チョコレートドーナツ(2012年製作の映画)
4.1
新宿ピカデリーの爆音映画祭で鑑賞。歌や音楽、ドンドンとドアをたたく音など、爆音で味わうべき要素もあるけれど、同性愛への差別と偏見が根強い1970年代のアメリカで、ゲイの男性が育児放棄された障害児を育てたという実話から着想を得たというストーリーが良かった。

まず、家族って何?って考えてしまう。法的には血縁でくくるのがメインで、それが世の中のデフォルトでもあると思うけど、人間は自分の遺伝子を持つ子どもを必ず守ろうとするなどの本能が壊れているからややこしい。

たた、本能は壊れているだけで、なくなってはいないから人間はどうしても本能に引っ張られる。同性愛は生産性がないからダメだと言う国会議員がいたり、親が子どもを虐待しようとも家族のことだからと、子どもを助ける立場にある職に就いていたとしても、立ち入ることを避けてしまう。

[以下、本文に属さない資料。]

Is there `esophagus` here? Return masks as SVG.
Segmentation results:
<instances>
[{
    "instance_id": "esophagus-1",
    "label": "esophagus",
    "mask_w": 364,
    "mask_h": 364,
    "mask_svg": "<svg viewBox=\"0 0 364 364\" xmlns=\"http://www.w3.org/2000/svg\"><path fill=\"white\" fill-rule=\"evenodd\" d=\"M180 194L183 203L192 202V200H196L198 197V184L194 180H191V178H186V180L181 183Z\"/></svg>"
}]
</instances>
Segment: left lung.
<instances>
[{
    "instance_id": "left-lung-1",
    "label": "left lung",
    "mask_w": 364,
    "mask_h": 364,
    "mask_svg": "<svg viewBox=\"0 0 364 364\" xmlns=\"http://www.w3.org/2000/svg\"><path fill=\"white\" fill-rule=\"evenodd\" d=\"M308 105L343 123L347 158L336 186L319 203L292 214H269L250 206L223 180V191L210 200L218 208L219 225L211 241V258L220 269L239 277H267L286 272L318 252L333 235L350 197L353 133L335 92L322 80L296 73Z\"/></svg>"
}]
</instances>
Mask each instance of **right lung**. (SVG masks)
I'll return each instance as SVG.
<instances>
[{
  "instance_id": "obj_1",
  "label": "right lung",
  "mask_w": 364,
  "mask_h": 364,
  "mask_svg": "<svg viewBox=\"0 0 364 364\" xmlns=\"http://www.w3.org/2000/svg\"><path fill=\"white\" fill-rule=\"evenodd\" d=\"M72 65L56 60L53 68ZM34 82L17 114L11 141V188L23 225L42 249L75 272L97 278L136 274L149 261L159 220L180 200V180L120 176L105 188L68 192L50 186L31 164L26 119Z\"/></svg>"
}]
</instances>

そこをなんとかしようというのが教育などによる理性の力なのだろうけれど、理性が本能を自分の側に引き寄せるにはかなり長い時間がかかるし、時に本能の側への揺り戻しもあるような気がする。

本作を観ていると、人間は理性(人間性と言ってもいいかも)と本能との間で葛藤し、理性が本能を乗り越えたときにカタルシスが得られ、残念ながらそれができなかったとき悲しみを感じるのかもしれない、というような気がした。

●物語:4.2
・アメリカ映画らしからぬラスト、嫌いじゃない。

●他 :4.0
・キャストがはまり役かと。歌も良かった。